- [提供された抜粋]
┌──

神戸は港町で、昔から外国人が多く住む町だ。おかげで、関東で育った私もすぐにとけ込むことができた
今や我が町となった神戸にダルビッシュ記念館ができたのは、2013年11月11日の11時11分のこと。背番号の11にちなみ「space11」と名付けられた。

オールスターで出会った彼

一度だけダルビッシュをすぐ近くで見たことがある。
2007年オールスター初日のことだ。
その日、私は東京ドームの選手控え室にいた。
ちょうどその時、『梶本隆夫物語』という野球選手の伝記を執筆中だったため、取材のためにお招きを受けたのだ。
「こんな幸運は一生に一度よね」と、興奮して、廊下をウロウロしていたら、すぐ目の前を、ほっそりとした、しかし、とてつもなく美しいものが通り過ぎた。
「一体、あれは何かしら?」と、見とれていると、近くにいた方が「ダルビッシュですよ。今日の先発投手です」と、教えてくれたのだ。

独特のその姿態

なぜかその時、私は彼を人間とは思わず、「キリンみたい」と、呟いてしまった。
小さくて尖った顔、大きな目、驚くほど長い首に、細くしなるその体。
彼は歩くというより、すべるように前進していった。
前掲した首を伸ばしながら歩く姿は、人間と言うより、キリンのようだった。いや、伝説の動物である「麒麟」に近い神々しさを醸し出していた。
彼はニコリともせず、かといって、無愛想というわけでもなく、ただ静かに、私たちの前を通り過ぎていった。

魅力の源は何だろう

ファッション・モデルさながらの美しい外見。それでいながら、ぶちかますようなスローイング。
悔しいときは悔しさを隠さずに、嬉しいときは嬉しさに身をまかせて感情を爆発させる。それがダルビッシュだ。
動と静、不良っぽさとひたむきさ。クールでいながら、実はいたずらっぽい表情。
ダルビッシュはどうしてあんなに魅力的なのだろう。
なぜ野球選手になったのだろう。
時々、見せる寂しげな横顔は、何を示しているのだろう。
答えは『ダルビッシュ有はどこから来たのか』にある。

└──

- [課題一覧]
1. ダルビッシュについての文章で、筆者が2007年オールスター初日に東京ドームの選手控え室にいたのはなぜか、文章に書かれている理由を1〜3文で説明してください。
2. ダルビッシュについての文章のうち、"前掲した首を伸ばしながら歩く"から"ダルビッシュはどうしてあんなに魅力的なのだろう。"までをすべて、そのとおりに書き写してください。

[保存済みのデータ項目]
┌──

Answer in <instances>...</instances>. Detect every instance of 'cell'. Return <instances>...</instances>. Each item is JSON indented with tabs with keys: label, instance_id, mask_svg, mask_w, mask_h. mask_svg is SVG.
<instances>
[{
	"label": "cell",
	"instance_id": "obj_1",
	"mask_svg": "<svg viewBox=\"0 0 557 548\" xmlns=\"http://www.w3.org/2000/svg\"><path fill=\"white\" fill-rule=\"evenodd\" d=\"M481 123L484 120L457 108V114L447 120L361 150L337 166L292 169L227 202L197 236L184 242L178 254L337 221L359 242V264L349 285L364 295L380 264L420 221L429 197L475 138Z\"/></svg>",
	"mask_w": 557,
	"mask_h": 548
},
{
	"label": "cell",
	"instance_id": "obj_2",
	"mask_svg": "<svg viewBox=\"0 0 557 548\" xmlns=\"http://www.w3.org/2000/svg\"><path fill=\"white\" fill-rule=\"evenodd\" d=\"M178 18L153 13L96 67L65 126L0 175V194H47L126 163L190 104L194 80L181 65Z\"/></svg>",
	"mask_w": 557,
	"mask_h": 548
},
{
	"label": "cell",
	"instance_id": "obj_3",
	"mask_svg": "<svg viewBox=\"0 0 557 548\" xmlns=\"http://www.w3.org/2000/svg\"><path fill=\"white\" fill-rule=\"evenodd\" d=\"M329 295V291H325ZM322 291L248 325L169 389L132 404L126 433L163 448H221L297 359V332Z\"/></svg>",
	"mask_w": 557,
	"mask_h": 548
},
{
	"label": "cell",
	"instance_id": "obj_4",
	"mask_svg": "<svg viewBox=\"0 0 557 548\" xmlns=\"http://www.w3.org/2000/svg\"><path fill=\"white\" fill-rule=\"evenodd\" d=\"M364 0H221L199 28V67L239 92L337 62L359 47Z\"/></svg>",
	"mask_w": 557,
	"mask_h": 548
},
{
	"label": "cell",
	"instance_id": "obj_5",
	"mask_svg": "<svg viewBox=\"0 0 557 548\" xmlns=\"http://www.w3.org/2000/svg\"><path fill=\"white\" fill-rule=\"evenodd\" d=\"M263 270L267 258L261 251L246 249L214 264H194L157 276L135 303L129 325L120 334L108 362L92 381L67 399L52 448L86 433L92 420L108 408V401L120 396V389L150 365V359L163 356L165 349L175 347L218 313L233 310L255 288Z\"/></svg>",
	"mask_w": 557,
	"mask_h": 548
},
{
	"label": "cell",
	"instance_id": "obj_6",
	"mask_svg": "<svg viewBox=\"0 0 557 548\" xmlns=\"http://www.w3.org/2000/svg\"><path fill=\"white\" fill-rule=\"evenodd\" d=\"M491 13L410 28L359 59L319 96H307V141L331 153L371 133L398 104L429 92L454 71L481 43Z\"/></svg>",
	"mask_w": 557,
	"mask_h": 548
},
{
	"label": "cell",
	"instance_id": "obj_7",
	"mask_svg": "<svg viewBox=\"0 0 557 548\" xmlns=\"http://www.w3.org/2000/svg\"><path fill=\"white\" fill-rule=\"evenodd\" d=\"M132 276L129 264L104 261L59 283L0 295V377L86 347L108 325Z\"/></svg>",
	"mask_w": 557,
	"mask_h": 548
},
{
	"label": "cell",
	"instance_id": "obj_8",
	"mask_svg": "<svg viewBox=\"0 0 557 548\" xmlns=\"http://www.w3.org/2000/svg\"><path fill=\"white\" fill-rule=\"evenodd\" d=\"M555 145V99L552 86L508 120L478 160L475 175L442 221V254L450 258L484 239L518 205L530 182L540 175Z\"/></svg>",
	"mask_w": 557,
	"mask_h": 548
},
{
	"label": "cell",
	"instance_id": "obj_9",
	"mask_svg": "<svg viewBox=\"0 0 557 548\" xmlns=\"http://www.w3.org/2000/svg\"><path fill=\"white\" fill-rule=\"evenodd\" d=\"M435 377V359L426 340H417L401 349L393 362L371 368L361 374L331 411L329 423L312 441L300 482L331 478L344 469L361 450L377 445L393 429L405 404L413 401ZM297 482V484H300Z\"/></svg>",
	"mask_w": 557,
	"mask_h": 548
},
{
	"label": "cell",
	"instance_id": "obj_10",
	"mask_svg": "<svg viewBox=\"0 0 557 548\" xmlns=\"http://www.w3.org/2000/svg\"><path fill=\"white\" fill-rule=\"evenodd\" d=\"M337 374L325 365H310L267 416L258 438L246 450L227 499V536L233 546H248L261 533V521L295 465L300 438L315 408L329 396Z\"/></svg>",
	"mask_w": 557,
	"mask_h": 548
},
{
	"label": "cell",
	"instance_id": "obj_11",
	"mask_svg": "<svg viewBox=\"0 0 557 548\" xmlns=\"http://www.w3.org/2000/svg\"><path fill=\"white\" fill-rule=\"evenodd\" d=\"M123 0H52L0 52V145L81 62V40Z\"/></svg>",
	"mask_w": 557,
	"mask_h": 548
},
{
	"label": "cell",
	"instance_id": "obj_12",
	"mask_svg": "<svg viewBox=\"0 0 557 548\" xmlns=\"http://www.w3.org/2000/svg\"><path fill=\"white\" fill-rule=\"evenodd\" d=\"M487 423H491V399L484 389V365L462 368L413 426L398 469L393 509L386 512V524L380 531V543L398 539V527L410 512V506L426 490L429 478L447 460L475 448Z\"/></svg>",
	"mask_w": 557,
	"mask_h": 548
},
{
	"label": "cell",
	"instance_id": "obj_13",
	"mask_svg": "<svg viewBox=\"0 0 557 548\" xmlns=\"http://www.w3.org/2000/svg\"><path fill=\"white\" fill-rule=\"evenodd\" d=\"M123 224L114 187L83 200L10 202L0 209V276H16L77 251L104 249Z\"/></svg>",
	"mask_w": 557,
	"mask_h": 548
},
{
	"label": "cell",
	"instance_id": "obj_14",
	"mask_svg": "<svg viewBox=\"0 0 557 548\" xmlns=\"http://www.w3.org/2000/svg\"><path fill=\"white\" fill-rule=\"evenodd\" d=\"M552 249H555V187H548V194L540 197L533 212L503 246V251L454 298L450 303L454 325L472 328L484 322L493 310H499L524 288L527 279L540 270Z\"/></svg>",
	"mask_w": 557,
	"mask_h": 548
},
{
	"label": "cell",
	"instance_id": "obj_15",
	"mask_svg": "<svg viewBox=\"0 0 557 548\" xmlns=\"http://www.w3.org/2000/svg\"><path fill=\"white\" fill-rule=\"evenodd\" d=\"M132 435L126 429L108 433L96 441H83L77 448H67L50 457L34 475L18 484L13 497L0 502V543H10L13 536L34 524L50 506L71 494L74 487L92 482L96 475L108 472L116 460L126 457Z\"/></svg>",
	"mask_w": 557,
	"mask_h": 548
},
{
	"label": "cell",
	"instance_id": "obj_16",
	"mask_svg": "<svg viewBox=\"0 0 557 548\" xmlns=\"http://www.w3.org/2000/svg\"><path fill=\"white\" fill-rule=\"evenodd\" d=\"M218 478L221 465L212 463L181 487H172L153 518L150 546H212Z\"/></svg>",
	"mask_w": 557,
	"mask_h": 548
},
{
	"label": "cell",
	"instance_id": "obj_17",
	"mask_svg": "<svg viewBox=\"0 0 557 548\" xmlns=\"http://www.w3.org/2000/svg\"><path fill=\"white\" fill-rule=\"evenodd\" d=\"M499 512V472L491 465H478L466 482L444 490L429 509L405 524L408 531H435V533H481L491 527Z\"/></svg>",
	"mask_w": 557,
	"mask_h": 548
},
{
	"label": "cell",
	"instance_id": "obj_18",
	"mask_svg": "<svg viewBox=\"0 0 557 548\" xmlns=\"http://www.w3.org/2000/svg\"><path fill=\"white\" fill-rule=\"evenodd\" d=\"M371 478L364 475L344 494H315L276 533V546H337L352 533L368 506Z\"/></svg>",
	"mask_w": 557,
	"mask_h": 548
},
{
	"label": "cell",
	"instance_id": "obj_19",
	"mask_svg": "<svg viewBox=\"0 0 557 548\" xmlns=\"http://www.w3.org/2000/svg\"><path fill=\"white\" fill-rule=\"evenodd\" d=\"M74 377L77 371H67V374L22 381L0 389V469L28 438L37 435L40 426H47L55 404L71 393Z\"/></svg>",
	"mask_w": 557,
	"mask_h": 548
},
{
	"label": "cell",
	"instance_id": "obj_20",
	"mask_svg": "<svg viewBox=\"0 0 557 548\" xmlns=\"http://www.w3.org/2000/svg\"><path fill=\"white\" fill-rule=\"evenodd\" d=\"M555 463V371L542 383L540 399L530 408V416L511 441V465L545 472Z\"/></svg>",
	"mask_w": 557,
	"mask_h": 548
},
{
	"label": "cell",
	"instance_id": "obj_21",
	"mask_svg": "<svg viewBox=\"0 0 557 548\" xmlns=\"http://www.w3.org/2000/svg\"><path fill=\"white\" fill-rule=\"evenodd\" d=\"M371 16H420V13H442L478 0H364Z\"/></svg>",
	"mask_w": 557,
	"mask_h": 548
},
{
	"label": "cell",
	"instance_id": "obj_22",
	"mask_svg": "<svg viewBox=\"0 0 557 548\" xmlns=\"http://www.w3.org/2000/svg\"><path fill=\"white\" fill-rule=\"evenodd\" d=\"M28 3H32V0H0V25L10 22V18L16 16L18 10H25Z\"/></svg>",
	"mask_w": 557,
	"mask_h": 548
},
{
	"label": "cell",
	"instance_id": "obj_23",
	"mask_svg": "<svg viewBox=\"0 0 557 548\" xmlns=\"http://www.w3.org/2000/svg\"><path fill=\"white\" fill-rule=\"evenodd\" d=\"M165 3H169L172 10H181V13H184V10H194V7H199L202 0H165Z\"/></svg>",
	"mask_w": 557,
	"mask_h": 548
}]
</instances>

└──

- [回答一覧]
1. 筆者は当時、『梶本隆夫物語』という野球選手の伝記を執筆中でした。そのための取材として招かれたので、東京ドームの選手控え室にいました。

2.
前掲した首を伸ばしながら歩く姿は、人間と言うより、キリンのようだった。いや、伝説の動物である「麒麟」に近い神々しさを醸し出していた。
彼はニコリともせず、かといって、無愛想というわけでもなく、ただ静かに、私たちの前を通り過ぎていった。

魅力の源は何だろう

ファッション・モデルさながらの美しい外見。それでいながら、ぶちかますようなスローイング。
悔しいときは悔しさを隠さずに、嬉しいときは嬉しさに身をまかせて感情を爆発させる。それがダルビッシュだ。
動と静、不良っぽさとひたむきさ。クールでいながら、実はいたずらっぽい表情。
ダルビッシュはどうしてあんなに魅力的なのだろう。